Die Kostenentscheidung entspricht dem Ausgang des Verfahrens und folgt aus § 197a Abs. 1 S. 1 SGG, § 154 Abs. 1 VwGO). Der Streitwert war in Höhe von 593,39 € festzusetzen, da die Zahlung des oben genannten Betrags streitig war und dieser nach § 52 Abs. 3 GKG zu Grunde zu legen ist.
Die Berufung war nicht zuzulassen, da keine grundsätzliche Bedeutung vorliegt und eine Abweichung von höchstrichterlichen Entscheidungen (des Bayerischen Landessozialgerichts, des Bundessozialgerichts und des Bundesverfassungsgerichts) nicht gegeben ist. Insbesondere liegt keine grundsätzliche Bedeutung vor. Hier für muss eine Rechtsfrage mit grundsätzlicher Bedeutung ungeklärt sein und die Klärung muss im allgemeinen Interesse liegen, um die Rechtseinheit zu erhalten und die Weiterentwicklung des Rechts zu fördern. Ein Individualinteresse reicht nicht. Auch eine Klärung von Tatsachenfragen mit verallgemeinerungsfähigen Auswirkungen genügt nicht (zum Ganzen Meyer-Ladewig et. al., SGG, § 144 Rn. 28 f.).

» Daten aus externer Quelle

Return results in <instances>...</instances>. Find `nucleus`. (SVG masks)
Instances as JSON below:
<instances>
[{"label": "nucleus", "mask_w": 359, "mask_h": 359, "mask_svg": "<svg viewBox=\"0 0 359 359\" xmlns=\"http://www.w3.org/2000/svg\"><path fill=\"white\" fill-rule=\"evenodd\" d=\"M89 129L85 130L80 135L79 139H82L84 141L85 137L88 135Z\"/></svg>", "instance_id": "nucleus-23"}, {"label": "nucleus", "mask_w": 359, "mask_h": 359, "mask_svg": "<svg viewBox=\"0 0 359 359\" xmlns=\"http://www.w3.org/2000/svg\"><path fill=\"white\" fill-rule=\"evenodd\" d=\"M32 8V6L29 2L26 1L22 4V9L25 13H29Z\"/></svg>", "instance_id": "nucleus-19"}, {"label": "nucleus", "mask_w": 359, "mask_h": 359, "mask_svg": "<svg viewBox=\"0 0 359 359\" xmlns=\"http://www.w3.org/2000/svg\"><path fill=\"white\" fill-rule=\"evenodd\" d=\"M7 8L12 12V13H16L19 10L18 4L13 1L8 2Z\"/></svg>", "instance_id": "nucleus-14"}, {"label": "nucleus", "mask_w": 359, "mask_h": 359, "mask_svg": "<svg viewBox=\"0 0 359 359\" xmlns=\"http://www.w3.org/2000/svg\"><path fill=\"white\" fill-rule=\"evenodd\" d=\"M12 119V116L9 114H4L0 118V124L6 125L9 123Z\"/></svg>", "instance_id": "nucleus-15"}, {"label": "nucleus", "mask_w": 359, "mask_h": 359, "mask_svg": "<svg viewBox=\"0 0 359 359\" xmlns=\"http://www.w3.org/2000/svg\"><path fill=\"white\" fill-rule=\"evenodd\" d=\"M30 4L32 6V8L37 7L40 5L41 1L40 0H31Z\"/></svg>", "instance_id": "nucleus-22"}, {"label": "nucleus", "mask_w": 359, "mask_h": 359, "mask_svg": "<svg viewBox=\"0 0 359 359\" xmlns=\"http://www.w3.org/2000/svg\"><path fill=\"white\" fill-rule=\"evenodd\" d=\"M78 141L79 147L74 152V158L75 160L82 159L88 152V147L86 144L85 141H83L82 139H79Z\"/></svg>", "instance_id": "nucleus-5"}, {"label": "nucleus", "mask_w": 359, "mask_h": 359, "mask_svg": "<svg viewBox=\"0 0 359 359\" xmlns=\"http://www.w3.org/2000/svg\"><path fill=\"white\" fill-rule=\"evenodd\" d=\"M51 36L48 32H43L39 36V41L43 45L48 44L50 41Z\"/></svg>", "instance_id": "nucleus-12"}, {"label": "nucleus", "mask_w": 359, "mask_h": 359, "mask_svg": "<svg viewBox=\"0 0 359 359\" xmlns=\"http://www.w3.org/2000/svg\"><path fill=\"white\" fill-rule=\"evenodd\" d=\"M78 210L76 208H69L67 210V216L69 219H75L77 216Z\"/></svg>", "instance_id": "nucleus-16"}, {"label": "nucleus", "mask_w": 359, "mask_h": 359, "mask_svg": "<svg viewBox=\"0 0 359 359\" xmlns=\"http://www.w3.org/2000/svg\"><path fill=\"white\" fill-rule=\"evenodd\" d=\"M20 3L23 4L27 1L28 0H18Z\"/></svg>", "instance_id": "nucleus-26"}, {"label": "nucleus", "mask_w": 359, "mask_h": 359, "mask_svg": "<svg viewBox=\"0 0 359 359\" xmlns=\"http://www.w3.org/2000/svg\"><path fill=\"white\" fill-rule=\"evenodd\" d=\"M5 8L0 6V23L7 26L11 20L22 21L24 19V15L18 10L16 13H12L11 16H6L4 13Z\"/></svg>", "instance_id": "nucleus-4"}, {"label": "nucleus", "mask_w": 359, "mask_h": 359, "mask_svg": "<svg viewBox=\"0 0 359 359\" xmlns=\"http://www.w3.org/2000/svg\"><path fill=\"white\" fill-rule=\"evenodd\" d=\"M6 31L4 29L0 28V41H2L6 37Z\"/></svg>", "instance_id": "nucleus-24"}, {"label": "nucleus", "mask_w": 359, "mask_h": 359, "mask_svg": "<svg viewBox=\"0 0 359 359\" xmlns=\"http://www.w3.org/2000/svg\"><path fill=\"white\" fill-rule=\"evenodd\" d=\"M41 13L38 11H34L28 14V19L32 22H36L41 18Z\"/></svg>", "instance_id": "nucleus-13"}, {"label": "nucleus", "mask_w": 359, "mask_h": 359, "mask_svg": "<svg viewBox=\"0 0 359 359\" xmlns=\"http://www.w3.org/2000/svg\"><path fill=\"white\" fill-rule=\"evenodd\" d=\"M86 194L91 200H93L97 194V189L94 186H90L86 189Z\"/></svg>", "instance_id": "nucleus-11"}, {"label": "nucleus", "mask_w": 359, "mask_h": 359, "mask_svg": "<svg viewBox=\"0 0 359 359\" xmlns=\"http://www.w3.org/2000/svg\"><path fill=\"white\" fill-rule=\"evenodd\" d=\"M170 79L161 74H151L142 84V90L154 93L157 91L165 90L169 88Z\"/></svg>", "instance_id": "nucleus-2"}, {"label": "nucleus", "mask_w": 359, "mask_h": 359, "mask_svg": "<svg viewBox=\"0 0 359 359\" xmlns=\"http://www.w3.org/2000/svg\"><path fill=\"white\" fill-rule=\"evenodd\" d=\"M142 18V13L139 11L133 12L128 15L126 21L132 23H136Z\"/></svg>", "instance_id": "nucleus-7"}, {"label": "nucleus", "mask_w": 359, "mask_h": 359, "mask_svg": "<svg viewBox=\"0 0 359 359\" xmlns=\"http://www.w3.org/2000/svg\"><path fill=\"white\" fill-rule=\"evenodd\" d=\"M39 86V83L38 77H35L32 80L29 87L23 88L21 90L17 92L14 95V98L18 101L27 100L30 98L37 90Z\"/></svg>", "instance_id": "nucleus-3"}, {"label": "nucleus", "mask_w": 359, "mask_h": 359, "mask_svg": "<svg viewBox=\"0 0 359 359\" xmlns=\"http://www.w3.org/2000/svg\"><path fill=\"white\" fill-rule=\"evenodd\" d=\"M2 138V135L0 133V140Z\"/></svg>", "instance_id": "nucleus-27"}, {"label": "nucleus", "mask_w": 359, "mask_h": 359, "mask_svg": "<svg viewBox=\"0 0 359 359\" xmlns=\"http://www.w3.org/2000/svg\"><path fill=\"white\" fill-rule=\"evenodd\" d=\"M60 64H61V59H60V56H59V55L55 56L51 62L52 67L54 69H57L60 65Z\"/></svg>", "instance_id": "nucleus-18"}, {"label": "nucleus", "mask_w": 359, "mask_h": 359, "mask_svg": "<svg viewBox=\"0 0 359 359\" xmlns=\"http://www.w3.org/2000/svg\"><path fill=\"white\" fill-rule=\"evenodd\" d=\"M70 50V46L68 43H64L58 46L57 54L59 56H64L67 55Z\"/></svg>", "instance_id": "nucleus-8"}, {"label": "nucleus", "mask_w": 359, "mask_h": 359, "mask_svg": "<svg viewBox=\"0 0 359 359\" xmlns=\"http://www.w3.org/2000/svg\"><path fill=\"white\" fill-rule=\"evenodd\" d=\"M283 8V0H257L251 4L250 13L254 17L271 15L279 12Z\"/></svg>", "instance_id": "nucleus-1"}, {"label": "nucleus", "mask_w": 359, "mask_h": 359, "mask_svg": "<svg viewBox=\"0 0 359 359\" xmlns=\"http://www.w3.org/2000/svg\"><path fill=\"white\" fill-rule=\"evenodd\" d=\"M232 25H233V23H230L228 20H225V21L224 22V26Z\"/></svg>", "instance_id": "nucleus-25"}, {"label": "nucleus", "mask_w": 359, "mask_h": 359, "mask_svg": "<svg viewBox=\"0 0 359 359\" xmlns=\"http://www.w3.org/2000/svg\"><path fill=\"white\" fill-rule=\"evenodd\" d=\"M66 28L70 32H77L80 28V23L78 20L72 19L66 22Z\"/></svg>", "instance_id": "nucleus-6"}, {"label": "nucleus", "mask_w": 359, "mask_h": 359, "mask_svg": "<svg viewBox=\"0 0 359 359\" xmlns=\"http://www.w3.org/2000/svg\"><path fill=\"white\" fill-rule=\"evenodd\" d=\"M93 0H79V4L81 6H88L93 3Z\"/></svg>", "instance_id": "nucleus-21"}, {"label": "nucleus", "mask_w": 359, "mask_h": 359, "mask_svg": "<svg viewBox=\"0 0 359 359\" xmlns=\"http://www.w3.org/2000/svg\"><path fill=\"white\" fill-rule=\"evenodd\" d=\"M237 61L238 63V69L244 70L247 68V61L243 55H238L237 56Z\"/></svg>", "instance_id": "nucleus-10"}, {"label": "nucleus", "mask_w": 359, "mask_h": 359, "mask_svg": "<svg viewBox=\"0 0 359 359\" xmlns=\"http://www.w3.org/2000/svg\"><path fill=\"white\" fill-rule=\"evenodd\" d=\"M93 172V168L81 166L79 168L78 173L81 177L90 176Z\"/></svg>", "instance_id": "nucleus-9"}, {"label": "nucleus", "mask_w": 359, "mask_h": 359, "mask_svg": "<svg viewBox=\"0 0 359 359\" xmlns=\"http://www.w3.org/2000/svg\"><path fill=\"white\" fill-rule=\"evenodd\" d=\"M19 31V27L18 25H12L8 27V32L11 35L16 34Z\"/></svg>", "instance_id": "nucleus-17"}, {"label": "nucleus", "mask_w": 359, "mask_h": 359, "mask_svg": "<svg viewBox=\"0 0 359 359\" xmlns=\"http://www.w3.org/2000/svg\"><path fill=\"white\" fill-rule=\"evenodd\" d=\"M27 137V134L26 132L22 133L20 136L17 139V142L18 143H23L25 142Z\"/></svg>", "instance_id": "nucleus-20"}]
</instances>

Hier liegt bereits keine Rechtsfrage vor, die klärungsbedürftig ist, da strittig die Frage auf Tatsachenebene ist, ob mit der streitgegenständlichen Operation die zugrundeliegende Erkrankung (mit-) behandelt wird. Die Klärung dieser Frage hat zwar verallgemeinerungswürdige Auswirkungen, dies reicht aber wie dargelegt nicht für die Zulassung der Berufung nach § 144 Abs. 2 SGG.